**WHAT YOU ARE ASKED TO DO**
When you reach the line containing "<p>Here’s how that looks:</p>" in the data below, begin returning lines exactly as written, and stop once the line containing "<li>I check email" has been returned.
● ● ●
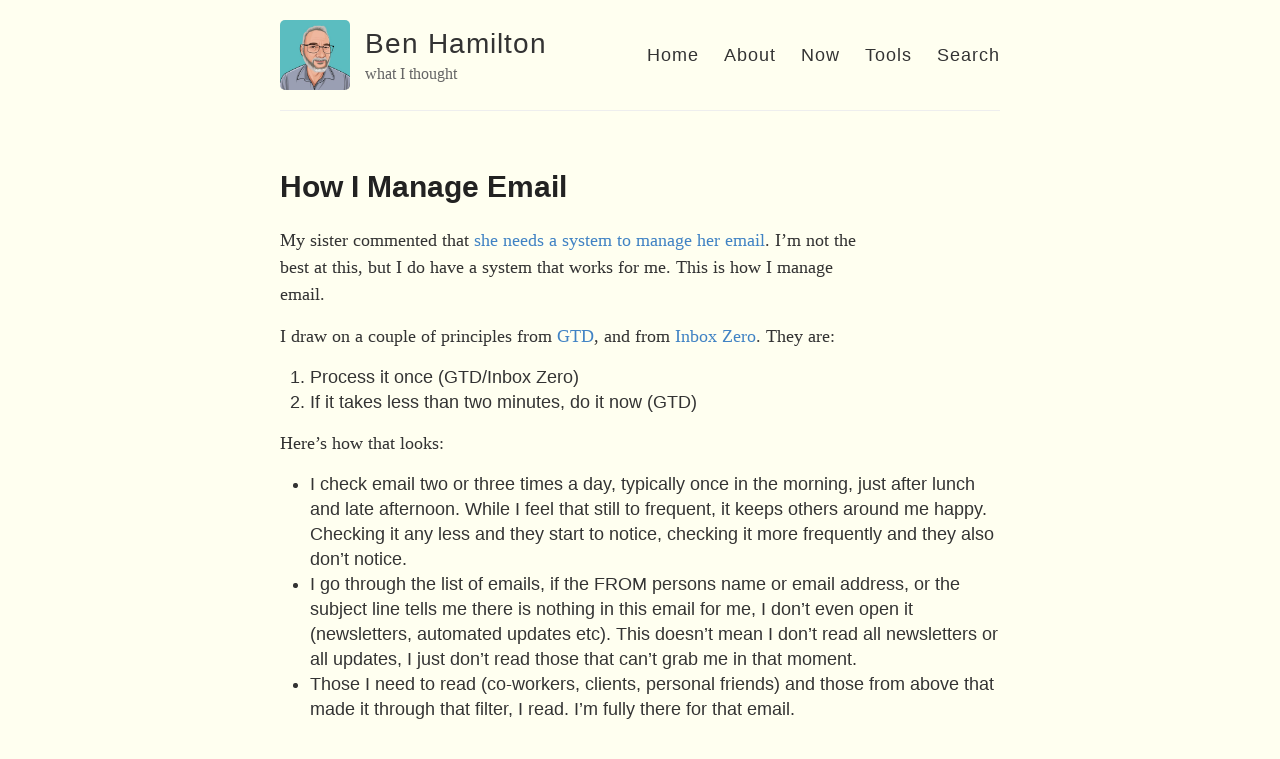

--- FILE ---
content_type: text/html; charset=utf-8
request_url: https://ben.hamilton.id.au/2020-07-05-how-i-manage-email
body_size: 1924
content:
<!DOCTYPE html>
<html>
  <head>
    <title>How I Manage Email – Ben Hamilton – what I thought</title>

        <meta charset="utf-8" />
    <meta content='text/html; charset=utf-8' http-equiv='Content-Type'>
    <meta http-equiv='X-UA-Compatible' content='IE=edge'>
    <meta name='viewport' content='width=device-width, initial-scale=1.0, maximum-scale=1.0'>

    
    <meta name="description" content="My sister commented that she needs a system to manage her email. I’m not the best at this, but I do have a system that works for me. This is how I manage email.

" />
    <meta property="og:description" content="My sister commented that she needs a system to manage her email. I’m not the best at this, but I do have a system that works for me. This is how I manage email.

" />
    
    <meta name="author" content="Ben Hamilton" />

    
    <meta property="og:title" content="How I Manage Email" />
    <meta property="twitter:title" content="How I Manage Email" />
    

    <!--[if lt IE 9]>
      <script src="http://html5shiv.googlecode.com/svn/trunk/html5.js"></script>
    <![endif]-->

    <link rel="stylesheet" type="text/css" href="/style.css" />
    <link rel="alternate" type="application/rss+xml" title="Ben Hamilton - what I thought" href="/feed.xml" />

    <!-- Created with Jekyll Now - http://github.com/barryclark/jekyll-now -->
  </head>

  <body>
    <div class="wrapper-masthead">
      <div class="container">
        <header class="masthead clearfix">
          <a href="/" class="site-avatar"><img src="https://avatars1.githubusercontent.com/u/876530?s=460&v=4" /></a>

          <div class="site-info">
            <h1 class="site-name"><a href="/">Ben Hamilton</a></h1>
            <p class="site-description">what I thought</p>
          </div>

          <nav>
            <a href="/">Home</a>
            <a href="/about">About</a>
            <a href="/now">Now</a>
            <a href="/tools">Tools</a>
            <a href="/search">Search</a>
          </nav>
        </header>
      </div>
    </div>

    <div id="main" role="main" class="container">
      <article class="post">
  <h1>How I Manage Email</h1>

  <div class="entry">
    <p>My sister commented that <a href="https://twitter.com/abbeydiaz_says/status/1275954452776640512">she needs a system to manage her email</a>. I’m not the best at this, but I do have a system that works for me. This is how I manage email.<!--more--></p>

<p>I draw on a couple of principles from <a href="https://gettingthingsdone.com/">GTD</a>, and from <a href="http://www.43folders.com/izero">Inbox Zero</a>. They are:</p>

<ol>
  <li>Process it once (GTD/Inbox Zero)</li>
  <li>If it takes less than two minutes, do it now (GTD)</li>
</ol>

<p>Here’s how that looks:</p>

<ul>
  <li>I check email two or three times a day, typically once in the morning, just after lunch and late afternoon. While I feel that still to frequent, it keeps others around me happy. Checking it any less and they start to notice, checking it more frequently and they also don’t notice.</li>
  <li>I go through the list of emails, if the FROM persons name or email address, or the subject line tells me there is nothing in this email for me, I don’t even open it (newsletters, automated updates etc). This doesn’t mean I don’t read all newsletters or all updates, I just don’t read those that can’t grab me in that moment.</li>
  <li>Those I need to read (co-workers, clients, personal friends) and those from above that made it through that filter, I read. I’m fully there for that email.</li>
  <li>However, if that email loses me, like many newsletters, gone.</li>
  <li>If there is an action required of me, for example I need to do something, or check if others have done something, I create either a task in the appropriate system (SugarCRM, Reminders, Jira, Git) or a meeting (SugarCRM, Calendar).</li>
  <li>If there is something I need to refer back to, I copy it to the appropriate system (my Zettelkasten, Confluence, SugarCRM, or client/project folder)</li>
  <li>If it requires a reply, I reply. This takes less than two minutes. If it will take more than two minutes, it was taken care of by an earlier step, if not I go back to that prior step.</li>
</ul>

<p>It’s important to remember that email clients are not task management systems, scheduling systems or knowledge systems. In the same way that a carpenter uses the right tool for the job, as knowledge workers we too should use the right tool for the job.</p>

<p>Sometimes, as in this case, the <em>tool</em> is the methodology, not so much the actual tools used. The tools I use can be completely different to the tools another will use. It’s the process, the methodology that matters.</p>

<p>Investing the time to clarify how we process a <em>thing</em> pays off over time.</p>

  </div>

  <div class="date">
    Written on July  5, 2020
  </div>

  
</article>

    </div>

    <div class="wrapper-footer">
      <div class="container">
        <footer class="footer">
          



<a href="https://github.com/benhamilton"><i class="svg-icon github"></i></a>
<a href="https://instagram.com/benhamiltonidau"><i class="svg-icon instagram"></i></a>
<a href="https://www.linkedin.com/in/benhamilton"><i class="svg-icon linkedin"></i></a>

<a href="/feed.xml"><i class="svg-icon rss"></i></a>




        </footer>
      </div>
    </div>

    

  </body>
</html>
● ● ●
**WRITTEN SOLUTION**
<p>Here’s how that looks:</p>

<ul>
  <li>I check email two or three times a day, typically once in the morning, just after lunch and late afternoon. While I feel that still to frequent, it keeps others around me happy. Checking it any less and they start to notice, checking it more frequently and they also don’t notice.</li>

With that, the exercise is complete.